The TAs will provide FID scores computed using their own implementation of diffusion and flow models as reference values (the code will not be released). You are expected to match or surpass these reference FIDs.
Additionally, to help everyone gauge progress, there will be a Mid-Term Evaluation where teams can submit intermediate results. Participation is optional, but the top team at each NFE in the mid-term evaluation that also outperforms the TAs’ FID scores will receive bonus credit toward the final grade. All submitted results will be shared anonymously with the class so that teams can see how others are performing.
Final grading will be determined relative to the best FID score achieved for each NFE. Specifically, the score for each NFE is calculated as follows: $$ \text{Score} = \max!\left( \frac{\text{TA's FID} - \text{Your FID}} {\text{TA's FID} - \text{Lowest FID}} \times 4 + 5,\; 0 \right) $$
- When Your FID=Lowest FID, you get 9 points for that NFE.
- When Your FID=TA′s FID, you get 5 points for that NFE.
Bonus credits per NFE:
- Mid-term Evaluation Bonus: Every team that outperforms the TA’s FID at the mid-term evaluation receives +0.5 point (for that NFE).
- Winner Bonus: If your team achieves the lowest FID for an NFE, you receive +0.5 point (for that NFE).
In total, the image generation challenge is worth a maximum of 30 points.

Mid-Term Evaluation Submission (Optional)

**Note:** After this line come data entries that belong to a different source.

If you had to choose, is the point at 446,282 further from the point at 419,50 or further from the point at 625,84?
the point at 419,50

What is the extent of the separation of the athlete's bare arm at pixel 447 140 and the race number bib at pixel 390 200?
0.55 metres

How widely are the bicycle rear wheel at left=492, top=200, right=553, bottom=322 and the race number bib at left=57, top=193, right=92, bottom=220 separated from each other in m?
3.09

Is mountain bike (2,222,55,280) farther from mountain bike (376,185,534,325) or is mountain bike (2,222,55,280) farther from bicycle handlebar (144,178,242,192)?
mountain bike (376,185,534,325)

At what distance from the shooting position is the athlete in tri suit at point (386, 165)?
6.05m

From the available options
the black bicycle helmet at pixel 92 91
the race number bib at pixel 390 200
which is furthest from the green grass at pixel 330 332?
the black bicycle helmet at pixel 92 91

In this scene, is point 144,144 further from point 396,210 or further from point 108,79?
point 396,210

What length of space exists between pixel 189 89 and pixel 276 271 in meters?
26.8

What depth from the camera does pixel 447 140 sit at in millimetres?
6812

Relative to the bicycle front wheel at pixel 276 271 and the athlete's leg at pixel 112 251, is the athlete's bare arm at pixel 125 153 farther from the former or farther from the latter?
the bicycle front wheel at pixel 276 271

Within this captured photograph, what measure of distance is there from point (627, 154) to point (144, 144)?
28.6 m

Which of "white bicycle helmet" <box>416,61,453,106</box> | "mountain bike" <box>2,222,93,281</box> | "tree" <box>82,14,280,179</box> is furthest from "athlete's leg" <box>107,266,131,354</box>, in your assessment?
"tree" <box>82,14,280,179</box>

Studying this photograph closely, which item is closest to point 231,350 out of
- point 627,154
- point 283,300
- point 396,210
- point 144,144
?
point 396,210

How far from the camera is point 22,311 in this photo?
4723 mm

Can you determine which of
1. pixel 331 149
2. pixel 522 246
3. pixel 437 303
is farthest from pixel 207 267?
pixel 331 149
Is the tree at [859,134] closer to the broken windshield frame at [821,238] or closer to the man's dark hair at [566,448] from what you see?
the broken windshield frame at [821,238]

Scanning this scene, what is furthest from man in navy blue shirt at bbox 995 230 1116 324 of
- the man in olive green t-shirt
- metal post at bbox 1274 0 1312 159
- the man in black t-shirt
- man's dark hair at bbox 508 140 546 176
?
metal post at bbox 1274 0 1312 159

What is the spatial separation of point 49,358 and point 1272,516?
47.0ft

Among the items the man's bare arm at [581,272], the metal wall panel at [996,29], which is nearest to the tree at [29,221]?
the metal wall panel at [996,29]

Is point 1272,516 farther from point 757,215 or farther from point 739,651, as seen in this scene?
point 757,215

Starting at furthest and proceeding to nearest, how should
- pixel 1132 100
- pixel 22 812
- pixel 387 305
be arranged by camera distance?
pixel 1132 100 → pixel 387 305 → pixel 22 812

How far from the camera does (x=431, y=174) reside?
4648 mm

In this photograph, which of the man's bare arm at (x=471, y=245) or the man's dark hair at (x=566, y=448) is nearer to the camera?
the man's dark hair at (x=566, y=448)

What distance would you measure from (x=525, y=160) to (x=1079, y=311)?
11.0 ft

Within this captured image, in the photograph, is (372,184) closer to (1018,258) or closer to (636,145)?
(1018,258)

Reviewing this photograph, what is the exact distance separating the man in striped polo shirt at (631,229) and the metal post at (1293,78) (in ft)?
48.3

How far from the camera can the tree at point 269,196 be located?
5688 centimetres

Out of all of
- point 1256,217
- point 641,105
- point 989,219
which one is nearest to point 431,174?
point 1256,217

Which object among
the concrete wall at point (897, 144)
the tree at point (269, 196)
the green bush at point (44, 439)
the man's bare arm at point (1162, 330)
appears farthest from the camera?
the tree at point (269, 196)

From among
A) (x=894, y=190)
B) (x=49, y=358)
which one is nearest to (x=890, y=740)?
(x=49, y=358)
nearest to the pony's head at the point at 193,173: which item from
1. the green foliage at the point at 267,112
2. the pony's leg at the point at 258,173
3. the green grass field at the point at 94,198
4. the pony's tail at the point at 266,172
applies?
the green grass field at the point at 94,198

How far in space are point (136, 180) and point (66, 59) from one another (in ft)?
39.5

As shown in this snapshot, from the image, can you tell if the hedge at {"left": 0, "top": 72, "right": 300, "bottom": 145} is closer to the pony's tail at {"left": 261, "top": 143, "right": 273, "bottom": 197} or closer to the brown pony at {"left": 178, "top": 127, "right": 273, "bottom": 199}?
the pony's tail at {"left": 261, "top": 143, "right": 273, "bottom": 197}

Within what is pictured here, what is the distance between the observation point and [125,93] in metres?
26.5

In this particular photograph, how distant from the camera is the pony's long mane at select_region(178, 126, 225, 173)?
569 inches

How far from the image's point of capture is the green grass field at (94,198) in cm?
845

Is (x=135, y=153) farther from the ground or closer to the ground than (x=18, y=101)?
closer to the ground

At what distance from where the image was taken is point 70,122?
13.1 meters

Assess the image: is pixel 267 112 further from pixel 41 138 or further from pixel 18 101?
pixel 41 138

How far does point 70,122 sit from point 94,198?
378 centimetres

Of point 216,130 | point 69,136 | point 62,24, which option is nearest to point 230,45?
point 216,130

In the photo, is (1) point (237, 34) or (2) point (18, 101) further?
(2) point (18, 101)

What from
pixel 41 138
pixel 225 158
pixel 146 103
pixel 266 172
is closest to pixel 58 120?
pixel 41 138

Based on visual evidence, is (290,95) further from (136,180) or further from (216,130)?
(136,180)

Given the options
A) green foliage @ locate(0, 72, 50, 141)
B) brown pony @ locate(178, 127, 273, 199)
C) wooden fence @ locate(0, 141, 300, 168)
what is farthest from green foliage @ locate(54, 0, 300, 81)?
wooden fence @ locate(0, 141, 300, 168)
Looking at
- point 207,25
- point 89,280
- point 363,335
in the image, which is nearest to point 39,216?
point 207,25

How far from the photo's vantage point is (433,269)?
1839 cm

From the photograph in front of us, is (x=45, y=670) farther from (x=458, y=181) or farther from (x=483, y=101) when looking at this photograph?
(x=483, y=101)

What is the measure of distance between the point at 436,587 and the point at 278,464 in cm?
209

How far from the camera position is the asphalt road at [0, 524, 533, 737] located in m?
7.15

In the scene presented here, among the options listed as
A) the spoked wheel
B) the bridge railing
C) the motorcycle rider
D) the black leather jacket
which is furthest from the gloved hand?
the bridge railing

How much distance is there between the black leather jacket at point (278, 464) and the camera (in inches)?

The purpose of the mid-term evaluation is to give all students a reference point for how other teams are progressing. Participation is optional, but the top team at each NFE in the mid-term evaluation that also outperforms the TAs’ FID scores will receive bonus credit toward the final grade.

What to submit
1. Self-contained source code
  - Your submission must include the complete codebase necessary to run end-to-end from the TAs' side.
  - TAs will run your code in their environment without additional modifications.
  - For consistent evaluation, the files sampling.py and measure_fid.py will be replaced with the official versions.
2. A model checkpoint and config json file
Grading Procedure
- TAs will run your submitted code in their Python environment.
- The FID scores measured by TAs will be published on the leaderboard.
- Submissions that fail to run in the TA environment will be marked as failed on the leaderboard.
- Among the submissions exceeding the TAs' result, the top-k will earn bonus credit.

Final Submission

What to submit:
1. Self-contained source code
2. A model checkpoint and config json file
3. 2-page write-up.
  - No template provided.
  - Maximum of two A4 pages, excluding references.
  - All of the following must be included:
    - Technical details: One-paragraph description of the technical details of your few-step generation implementation.
    - Training details: Training logs (e.g., training loss curves), and total training time.
    - Qualitative evidence: ~8 sample images from the early training phases.
    - Citations: All external code, and papers used must be properly cited.
  - Missing any of these items will result in a penalty.
  - If the write-up exceeds two pages, any content beyond the second page will be ignored, which may lead to missing required items.

Grading

There is no late day. Submit on time.
Late submission: Zero score.
Missing any required item in the final submission (samples, code/model, write-up): Zero score.
Missing items in the write-up: 10% penalty for each.